Beloved Friends-

This Sunday we will gather once again through our sacred digital platform, Trinity@Home, at 9:00 (and anytime thereafter), and then again at 10:00 in-person for Trinity@316. In both settings we will sing, pray, hear the Good News of the gospel and then turn our hearts outwards to set out to do the work we have been given to do in the days ahead. If you come to the in-person service at Trinity@316 you will also have two additional reminders of our call, our vocation as Christians in the world. We will be offering the sacrament of baptism to our newest Trinity family member, one-month old, Luca Edward Tullis Chojnacky, and then, immediately following the service we will gather for a short Annual Meeting.

I love thinking about what both things have in common; the confluence of past, present and future. When we stand together and offer the sacrament of baptism we are doing so as if we are standing in the middle of a stream. We are standing together at a very specific place and at a particular moment of time aware of all of those (upstream if you will) of those who have come before, as well as aware of how the water will continue to flow and reach those who are yet to gather here. The same is true for our Annual Meeting. Sunday will be the 181st gathering of Trinity as a faith community for an Annual Meeting- think about THAT for a minute! So many have come before us, and with God’s grace, so many will come after us as well. What an honor, privilege and responsibility it is to stand together in this stream right now.

This year’s Annual Meeting will be a time to give thanks for all the work and worship, fun and service we have, with God’s amazing grace, we have lived into together. We will also:

Approve by acclamation the slate of new Vestry members
Acknowledge and receive of our Annual Report
all in the context of giving God thanks and praise for another year of ministry together!

We are both the inheritors and bearers of a tradition that seeks to both honor the past and anticipate a hope-filled future. I am humbled and excited each day we take another step forward together in that reality.

Below is a wonderful poem I believe may help set the context for us as we prepare for our time together Sunday.
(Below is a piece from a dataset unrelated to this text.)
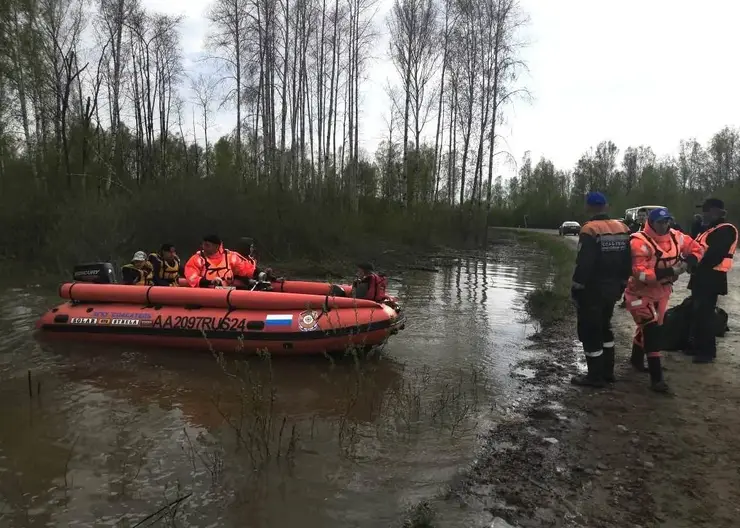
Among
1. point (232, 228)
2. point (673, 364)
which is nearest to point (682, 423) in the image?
point (673, 364)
My favorite line sums it up best for me as I continue to walk by your side day by day:
Let me keep my mind on what matters, which is my work,
which is mostly standing still and learning to be astonished.

More than ever, when I do stand still I find myself giving thanks for this community and the life we choose to live together in Christ. At every turn I see incarnate examples of God’s love and mercy. Looking back, when I stand still and pay attention to the multitude of expressions of how we have discovered and shared God’s love I am indeed astonished.

So come home this Sunday, to the community that needs what only you have to give.  Come stand next to and connect deeply with those who are willing to stand still with you so that together we can learn how to pay attention to the world’s needs as well as our own and be truly astonished together.

May you never forget that you are loved.

Lisa

Messenger
by Mary Oliver

My work is loving the world.
Here the sunflowers, there the hummingbird-equal seekers of sweetness.
Here the quickening yeast; there the blue plums.
Here the clam deep in the speckled sand.

Are my boots old? Is my coat torn?
Am I no longer young, and still not half-perfect?
Let me keep my mind on what matters, which is my work,
which is mostly standing still and learning to be astonished.
The phoebe, the delphinium.

The sheep in the pasture, and the pasture.

Which is mostly rejoicing, since all the ingredients are here,
which is gratitude, to be given a mind and a heart
and these body-clothes,
a mouth with which to give shouts of joy
to the moth and the wren,
to the sleepy dug-up clam,
telling them all, over and over, how it is that we live forever.